▶ Given passage
########################################

Chronic kidney disease
Overview
•CKD = kidney damage or reduced GFR persisting >3 months
•Paediatric CKD is predominantly structural in origin - unlike adult CKD (diabetes/hypertension)
•Prevalence ~50-75 per million children in the UK; boys affected more than girls
Causes
•CAKUT (congenital anomalies of the kidney and urinary tract) - ~40-50%; renal hypoplasia/dysplasia, posterior urethral valves, vesicoureteric reflux/reflux nephropathy; often detected antenatally
•Glomerulonephritis - FSGS, IgA nephropathy, lupus nephritis
•Hereditary nephropathies - Alport syndrome, polycystic kidney disease
Classification
•Staged by GFR category (G1-G5) and albuminuria category (A1-A3)

########################################

▶ Data excerpts
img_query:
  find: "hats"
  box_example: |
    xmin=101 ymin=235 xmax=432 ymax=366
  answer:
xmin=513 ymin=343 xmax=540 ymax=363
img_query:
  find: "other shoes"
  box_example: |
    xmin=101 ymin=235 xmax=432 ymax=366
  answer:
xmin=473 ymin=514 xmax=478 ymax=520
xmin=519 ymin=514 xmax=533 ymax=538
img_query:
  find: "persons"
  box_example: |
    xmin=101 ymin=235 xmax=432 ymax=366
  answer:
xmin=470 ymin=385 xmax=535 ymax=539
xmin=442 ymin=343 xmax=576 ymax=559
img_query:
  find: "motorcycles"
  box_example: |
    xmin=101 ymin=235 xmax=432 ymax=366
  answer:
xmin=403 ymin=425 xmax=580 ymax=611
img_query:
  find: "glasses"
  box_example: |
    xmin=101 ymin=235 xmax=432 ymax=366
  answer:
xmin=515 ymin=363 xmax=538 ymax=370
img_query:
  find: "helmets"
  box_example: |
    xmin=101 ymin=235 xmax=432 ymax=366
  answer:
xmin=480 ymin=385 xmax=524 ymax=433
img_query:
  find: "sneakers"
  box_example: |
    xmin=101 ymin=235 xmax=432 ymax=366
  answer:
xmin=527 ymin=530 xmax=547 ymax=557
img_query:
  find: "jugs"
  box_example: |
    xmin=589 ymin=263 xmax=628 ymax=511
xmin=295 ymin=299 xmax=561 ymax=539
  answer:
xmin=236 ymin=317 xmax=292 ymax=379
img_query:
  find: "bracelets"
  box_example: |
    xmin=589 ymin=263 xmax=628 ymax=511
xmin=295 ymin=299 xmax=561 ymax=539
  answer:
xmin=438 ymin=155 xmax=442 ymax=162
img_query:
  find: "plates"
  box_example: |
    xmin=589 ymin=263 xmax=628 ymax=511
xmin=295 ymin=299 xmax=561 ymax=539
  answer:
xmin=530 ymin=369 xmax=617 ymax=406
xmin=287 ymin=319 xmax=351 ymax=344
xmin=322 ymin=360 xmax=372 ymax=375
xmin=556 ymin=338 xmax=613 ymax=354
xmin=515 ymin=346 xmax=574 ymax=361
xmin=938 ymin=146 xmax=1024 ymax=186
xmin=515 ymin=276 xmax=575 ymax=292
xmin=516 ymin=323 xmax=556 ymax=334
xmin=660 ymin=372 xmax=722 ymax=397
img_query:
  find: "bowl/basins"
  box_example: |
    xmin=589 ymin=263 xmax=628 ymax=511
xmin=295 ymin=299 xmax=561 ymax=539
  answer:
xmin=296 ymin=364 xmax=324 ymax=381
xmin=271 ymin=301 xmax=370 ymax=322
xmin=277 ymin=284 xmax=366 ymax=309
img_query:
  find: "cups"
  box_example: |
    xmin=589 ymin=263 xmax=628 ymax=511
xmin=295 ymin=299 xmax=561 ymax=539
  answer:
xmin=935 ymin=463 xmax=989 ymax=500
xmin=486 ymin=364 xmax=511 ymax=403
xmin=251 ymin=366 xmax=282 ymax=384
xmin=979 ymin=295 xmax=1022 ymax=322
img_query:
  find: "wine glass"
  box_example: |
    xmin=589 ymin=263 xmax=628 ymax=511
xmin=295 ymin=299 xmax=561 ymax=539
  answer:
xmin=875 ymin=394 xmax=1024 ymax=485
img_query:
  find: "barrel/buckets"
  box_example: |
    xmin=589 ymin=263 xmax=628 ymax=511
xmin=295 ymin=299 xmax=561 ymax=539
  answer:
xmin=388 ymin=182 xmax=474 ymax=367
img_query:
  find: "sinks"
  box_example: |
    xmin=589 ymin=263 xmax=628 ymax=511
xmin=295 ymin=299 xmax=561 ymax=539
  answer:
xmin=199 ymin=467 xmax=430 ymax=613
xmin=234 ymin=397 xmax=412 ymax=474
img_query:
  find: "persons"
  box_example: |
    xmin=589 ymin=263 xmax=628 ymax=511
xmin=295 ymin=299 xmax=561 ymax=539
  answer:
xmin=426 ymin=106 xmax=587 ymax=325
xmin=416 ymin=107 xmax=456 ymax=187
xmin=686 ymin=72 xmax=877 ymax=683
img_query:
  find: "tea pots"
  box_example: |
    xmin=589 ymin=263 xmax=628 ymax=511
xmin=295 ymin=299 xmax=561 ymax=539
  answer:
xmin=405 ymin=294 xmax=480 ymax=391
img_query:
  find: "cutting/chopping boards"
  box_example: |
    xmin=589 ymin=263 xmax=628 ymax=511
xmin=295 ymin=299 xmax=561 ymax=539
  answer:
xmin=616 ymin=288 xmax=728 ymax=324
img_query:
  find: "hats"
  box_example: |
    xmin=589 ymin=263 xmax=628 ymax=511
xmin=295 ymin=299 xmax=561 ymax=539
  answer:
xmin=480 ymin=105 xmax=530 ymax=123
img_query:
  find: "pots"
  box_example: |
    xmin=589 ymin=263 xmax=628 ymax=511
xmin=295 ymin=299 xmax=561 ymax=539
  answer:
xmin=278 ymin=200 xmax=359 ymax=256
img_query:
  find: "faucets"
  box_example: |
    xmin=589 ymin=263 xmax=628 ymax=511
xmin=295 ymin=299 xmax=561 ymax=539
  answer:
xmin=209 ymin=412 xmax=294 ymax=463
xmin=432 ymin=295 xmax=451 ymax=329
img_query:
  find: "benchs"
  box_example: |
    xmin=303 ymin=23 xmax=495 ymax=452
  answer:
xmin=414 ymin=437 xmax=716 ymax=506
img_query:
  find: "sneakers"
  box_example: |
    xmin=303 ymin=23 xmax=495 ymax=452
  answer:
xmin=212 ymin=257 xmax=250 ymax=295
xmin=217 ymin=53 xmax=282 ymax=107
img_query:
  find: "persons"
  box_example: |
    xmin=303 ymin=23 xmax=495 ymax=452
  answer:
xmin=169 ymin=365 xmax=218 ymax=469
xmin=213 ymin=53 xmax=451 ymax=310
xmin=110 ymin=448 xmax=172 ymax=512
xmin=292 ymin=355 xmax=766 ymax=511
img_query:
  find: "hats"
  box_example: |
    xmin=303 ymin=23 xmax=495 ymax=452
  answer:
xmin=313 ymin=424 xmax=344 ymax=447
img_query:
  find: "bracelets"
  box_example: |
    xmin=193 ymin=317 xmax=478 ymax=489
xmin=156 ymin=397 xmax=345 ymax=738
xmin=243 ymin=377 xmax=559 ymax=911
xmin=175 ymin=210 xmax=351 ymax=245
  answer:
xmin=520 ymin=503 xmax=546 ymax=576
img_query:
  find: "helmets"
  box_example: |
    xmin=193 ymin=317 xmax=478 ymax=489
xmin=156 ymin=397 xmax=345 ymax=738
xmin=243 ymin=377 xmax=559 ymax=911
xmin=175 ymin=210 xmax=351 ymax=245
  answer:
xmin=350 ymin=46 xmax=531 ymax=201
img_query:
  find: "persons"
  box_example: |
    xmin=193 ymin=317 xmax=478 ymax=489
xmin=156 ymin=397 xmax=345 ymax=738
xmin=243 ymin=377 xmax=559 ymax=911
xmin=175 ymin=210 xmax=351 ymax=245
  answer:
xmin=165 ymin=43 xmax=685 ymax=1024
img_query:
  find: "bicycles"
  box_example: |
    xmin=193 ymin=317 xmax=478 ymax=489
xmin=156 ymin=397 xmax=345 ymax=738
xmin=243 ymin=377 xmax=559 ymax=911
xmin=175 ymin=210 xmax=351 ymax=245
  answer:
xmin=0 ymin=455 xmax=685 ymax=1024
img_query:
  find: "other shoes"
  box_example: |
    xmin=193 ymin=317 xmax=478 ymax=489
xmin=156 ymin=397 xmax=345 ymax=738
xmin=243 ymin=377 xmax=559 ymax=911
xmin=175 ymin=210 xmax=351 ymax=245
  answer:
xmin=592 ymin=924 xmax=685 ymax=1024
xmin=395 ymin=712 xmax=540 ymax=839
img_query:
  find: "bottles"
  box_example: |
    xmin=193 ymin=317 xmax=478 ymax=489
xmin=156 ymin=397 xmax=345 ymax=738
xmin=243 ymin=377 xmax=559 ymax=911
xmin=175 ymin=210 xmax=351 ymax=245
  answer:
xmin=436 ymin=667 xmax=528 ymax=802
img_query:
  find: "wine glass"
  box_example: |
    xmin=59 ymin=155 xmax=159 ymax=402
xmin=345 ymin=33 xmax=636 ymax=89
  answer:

########################################

▶ Things to do
a: Translate this sentence from the chronic kidney disease text into Spanish: "Paediatric CKD is predominantly structural in origin - unlike adult CKD (diabetes/hypertension)"
b: Retype the stretch of the chronic kidney disease text from "Chronic kidney disease" through "adult CKD (diabetes/hypertension)".

▶ Answers for this exercise
a: La ERC pediátrica es predominantemente de origen estructural, a diferencia de la ERC en adultos (diabetes/hipertensión).

b:
Chronic kidney disease
Overview
•CKD = kidney damage or reduced GFR persisting >3 months
•Paediatric CKD is predominantly structural in origin - unlike adult CKD (diabetes/hypertension)